3 Up 3 Down: Estrada, The Bullpen and The Price Was Almost Right?
Just like that, week one of the regular season is in the books for the Toronto Blue Jays. Seven games down, only 155 more to go.
In many ways, I feel like we experienced a season’s worthy of story lines in the span of one week. There were more than enough touch points and noteworthy performances … some great, some not so great.
Here’s is a brief roundup from the week that was in 3 Up 3 Down.
Estrada Looked Excellent
Much like Edwin Encarnacion, apparently less was more for Marco Estrada when it came to Spring Training practice. He was outstanding in his start against the Red Sox yesterday, giving the Blue Jays a very much-needed shutout.
Estrada continued his trend from last season in keeping the ball in the yard, collecting 12 fly ball outs and five pop ups. True to form, Marco Estrada kept the Red Sox hitters off balance with his signature changeup the entire afternoon.
I’m still not entirely sure how or when Estrada will eventually experience a little bit of regression, but in start one of the season, he was almost just as impressive as he was in Game 5 of the ALCS last year against the Royals.
The Bullpen’s Growing Pains
One week in and we’ve already seen the good and the bad from the Blue Jays bullpen. The bad in the form of guys like Arnold Leon being used in high leverage situations; the good in the form of Roberto Osuna being completely lights out through four appearances.
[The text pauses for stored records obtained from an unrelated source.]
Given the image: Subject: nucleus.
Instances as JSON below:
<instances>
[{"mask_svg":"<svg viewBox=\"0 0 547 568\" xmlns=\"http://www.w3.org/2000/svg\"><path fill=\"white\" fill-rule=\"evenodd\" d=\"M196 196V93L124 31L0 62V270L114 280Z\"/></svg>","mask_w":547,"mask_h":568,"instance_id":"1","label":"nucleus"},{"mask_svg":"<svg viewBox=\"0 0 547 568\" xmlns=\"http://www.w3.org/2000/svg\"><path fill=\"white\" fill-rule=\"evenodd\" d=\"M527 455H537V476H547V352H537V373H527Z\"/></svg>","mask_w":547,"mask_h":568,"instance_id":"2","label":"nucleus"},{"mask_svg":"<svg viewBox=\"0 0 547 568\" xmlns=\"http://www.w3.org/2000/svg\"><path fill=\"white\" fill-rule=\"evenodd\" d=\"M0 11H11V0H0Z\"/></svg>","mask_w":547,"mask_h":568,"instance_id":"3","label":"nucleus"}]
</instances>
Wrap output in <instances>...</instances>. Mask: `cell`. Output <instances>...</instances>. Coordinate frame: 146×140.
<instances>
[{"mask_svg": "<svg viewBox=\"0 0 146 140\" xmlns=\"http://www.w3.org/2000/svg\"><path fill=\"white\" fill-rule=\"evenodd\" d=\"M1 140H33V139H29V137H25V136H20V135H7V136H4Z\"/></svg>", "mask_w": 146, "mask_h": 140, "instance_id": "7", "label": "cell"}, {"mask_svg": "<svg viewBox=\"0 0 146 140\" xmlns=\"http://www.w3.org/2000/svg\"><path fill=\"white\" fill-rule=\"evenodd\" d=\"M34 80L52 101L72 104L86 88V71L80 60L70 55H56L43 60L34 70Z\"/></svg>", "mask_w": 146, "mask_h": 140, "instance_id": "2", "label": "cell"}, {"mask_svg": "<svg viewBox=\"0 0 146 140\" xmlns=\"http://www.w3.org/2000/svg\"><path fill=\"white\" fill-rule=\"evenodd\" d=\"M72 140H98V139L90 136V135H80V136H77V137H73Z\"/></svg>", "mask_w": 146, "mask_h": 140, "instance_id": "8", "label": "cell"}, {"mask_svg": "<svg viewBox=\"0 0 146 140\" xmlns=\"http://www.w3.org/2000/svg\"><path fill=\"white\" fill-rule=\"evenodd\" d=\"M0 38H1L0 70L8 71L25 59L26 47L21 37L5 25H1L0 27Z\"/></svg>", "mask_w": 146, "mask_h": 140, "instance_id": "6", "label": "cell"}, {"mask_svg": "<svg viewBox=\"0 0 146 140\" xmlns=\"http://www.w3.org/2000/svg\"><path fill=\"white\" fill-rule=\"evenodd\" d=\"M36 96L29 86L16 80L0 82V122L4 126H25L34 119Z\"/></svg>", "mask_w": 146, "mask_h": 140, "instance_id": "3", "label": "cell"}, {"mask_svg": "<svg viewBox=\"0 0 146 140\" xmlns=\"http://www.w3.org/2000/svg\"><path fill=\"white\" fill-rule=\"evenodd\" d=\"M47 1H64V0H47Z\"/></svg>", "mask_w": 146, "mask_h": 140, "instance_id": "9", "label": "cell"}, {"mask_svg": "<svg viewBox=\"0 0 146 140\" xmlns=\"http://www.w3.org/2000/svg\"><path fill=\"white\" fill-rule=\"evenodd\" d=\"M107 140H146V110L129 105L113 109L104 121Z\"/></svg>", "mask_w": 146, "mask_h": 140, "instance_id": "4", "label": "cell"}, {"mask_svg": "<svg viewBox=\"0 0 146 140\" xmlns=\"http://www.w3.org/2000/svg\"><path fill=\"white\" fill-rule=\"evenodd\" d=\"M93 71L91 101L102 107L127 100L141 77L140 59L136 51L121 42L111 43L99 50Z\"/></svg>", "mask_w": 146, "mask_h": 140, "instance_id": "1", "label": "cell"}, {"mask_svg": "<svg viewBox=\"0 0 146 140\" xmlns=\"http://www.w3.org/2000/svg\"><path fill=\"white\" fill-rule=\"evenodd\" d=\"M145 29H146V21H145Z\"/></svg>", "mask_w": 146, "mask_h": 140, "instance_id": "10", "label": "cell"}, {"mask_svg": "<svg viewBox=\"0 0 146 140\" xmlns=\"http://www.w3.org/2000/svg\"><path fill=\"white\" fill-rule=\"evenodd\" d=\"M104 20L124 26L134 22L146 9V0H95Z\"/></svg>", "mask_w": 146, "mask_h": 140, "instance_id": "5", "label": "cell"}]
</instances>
The injury to Franklin Morales threw a wrench into John Gibbons’ plans on Friday night and thus was forced to bring in Jesse Chavez about an earlier inning than Gibby wanted to. Drew Storen’s shakiness in that game also amplified the issues with relievers over the first week.
I really think that Gibbons is still trying to feel things out and see where these guys in the bullpen are going to slot in. At this pace, we may not see Drew Storen in that eighth inning setup role for an extended period. However, given Storen’s track record, I think Gibbons will afford him a lot of rope.
But with a lack of a second lefty in the bullpen and Brett Cecil suddenly struggling, it’s forced the Blue Jays to be a little more fluid in their use of relievers.
For the time being, Cecil may not be just the “seventh inning guy” and Storen may not be solely be responsible for the eighth. It’s still incredibly early in the season, but the bullpen roles are going to manifest themselves a number of ways as the year progresses.
The Price Was Almost Right?
Interesting stuff from Steve Simmons at the Toronto Sun who says that Alex Anthopoulos was in fact laying the groundwork to re-sign David Price last year.
Price kind of echoed those same sentiments on Friday, telling reporters “If Alex would’ve still been here, then it might’ve been a little bit different”.
I don’t doubt that Anthopoulos could’ve cleared the salary space to bring back David Price at around $30 million for 2016, but what about beyond that? Again, this would’ve been an extremely tough sell to ownership and especially a guy like Mark Shapiro, who is almost dead set against extending players this late in their career.
Let’s just for fun say that David Price did come back to Toronto; that would’ve meant Marco Estrada is gone, R. A. Dickey would be traded, and it’s also very unlikely J.A. Happ is signed to a three-year deal.
That would’ve created a giant hole in the starting rotation … one anchored by David Price, but one devoid of any real bankable starters beyond Price and Stroman.
The more I think about it, the more I realize it was the right move by the Jays to let David Price walk. They allocated their resources in a much more conservative way and mitigated a lot of risk by getting mid-tier starters rather than going after one big starter in David Price.